Supplied passage:
++++++

From: David Gibson <david@gibson.dropbear.id.au>
To: Stefano Brivio <sbrivio@redhat.com>
Cc: passt-dev@passt.top
Subject: Re: [PATCH 3/3] tcp, udp: Bind outbound listening sockets by interface instead of address
Date: Thu, 23 Oct 2025 12:18:33 +1100 [thread overview]
Message-ID: <aPmCaQZTjfwmMv5S@zatzit> (raw)
In-Reply-To: <20251022105916.53925523@elisabeth>
[-- Attachment #1: Type: text/plain, Size: 10817 bytes --]
On Wed, Oct 22, 2025 at 10:59:16AM +0200, Stefano Brivio wrote:
> On Wed, 22 Oct 2025 11:34:40 +1100
> David Gibson <david@gibson.dropbear.id.au> wrote:
>
> > On Tue, Oct 21, 2025 at 11:51:12PM +0200, Stefano Brivio wrote:
> > > On Fri, 17 Oct 2025 11:34:47 +1100
> > > David Gibson <david@gibson.dropbear.id.au> wrote:
> > >
> > > > Currently, outbound forwards (-T, -U) are handled by sockets bound to the
> > > > loopback address. Typically we create two sockets, one for 127.0.0.1 and
> > > > one for ::1.
> > > >
> > > > This has some disadvantages:
> > > > * The guest can't connect to these services using its global IP address,
> > > > it must explicitly use 127.0.0.1 or ::1 (bug 100)

++++++

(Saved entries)
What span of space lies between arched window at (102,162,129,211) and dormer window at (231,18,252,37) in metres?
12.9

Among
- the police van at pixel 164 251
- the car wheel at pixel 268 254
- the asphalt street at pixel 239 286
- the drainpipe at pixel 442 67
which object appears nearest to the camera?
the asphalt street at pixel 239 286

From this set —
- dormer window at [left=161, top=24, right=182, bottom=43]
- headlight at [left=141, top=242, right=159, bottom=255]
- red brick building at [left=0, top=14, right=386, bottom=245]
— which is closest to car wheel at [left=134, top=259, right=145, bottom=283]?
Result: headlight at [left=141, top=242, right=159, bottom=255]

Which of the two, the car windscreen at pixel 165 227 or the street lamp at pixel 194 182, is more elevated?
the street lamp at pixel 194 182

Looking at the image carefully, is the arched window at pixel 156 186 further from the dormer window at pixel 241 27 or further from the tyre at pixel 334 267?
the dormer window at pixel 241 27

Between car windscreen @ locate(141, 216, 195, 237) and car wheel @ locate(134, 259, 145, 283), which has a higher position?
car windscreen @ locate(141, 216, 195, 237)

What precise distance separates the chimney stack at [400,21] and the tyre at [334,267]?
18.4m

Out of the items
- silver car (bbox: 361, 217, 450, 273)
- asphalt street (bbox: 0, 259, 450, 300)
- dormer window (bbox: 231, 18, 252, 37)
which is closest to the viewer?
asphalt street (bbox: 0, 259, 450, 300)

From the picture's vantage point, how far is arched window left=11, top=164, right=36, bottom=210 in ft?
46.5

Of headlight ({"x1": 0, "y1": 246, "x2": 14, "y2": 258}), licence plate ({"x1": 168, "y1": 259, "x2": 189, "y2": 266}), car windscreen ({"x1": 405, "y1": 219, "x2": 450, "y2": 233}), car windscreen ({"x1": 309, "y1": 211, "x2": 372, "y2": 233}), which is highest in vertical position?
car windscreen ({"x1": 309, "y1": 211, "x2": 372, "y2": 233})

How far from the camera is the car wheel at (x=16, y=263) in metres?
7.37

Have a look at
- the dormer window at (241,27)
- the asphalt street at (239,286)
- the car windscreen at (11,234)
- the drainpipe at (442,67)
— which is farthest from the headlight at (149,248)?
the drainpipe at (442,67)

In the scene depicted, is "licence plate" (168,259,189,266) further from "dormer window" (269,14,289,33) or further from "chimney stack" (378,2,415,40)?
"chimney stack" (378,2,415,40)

++++++

Written task 1: According to the mailing list message, which two addresses are the sockets for outbound forwards typically bound to?
Written task 2: Copy out the listing word for word, covering the stretch from the line that contains "How far from" through the end of the listing, both ends included.

Solution 1: 127.0.0.1 and ::1

Solution 2:
How far from the camera is the car wheel at (x=16, y=263) in metres?
7.37

Have a look at
- the dormer window at (241,27)
- the asphalt street at (239,286)
- the car windscreen at (11,234)
- the drainpipe at (442,67)
— which is farthest from the headlight at (149,248)?
the drainpipe at (442,67)

In the scene depicted, is "licence plate" (168,259,189,266) further from "dormer window" (269,14,289,33) or further from "chimney stack" (378,2,415,40)?
"chimney stack" (378,2,415,40)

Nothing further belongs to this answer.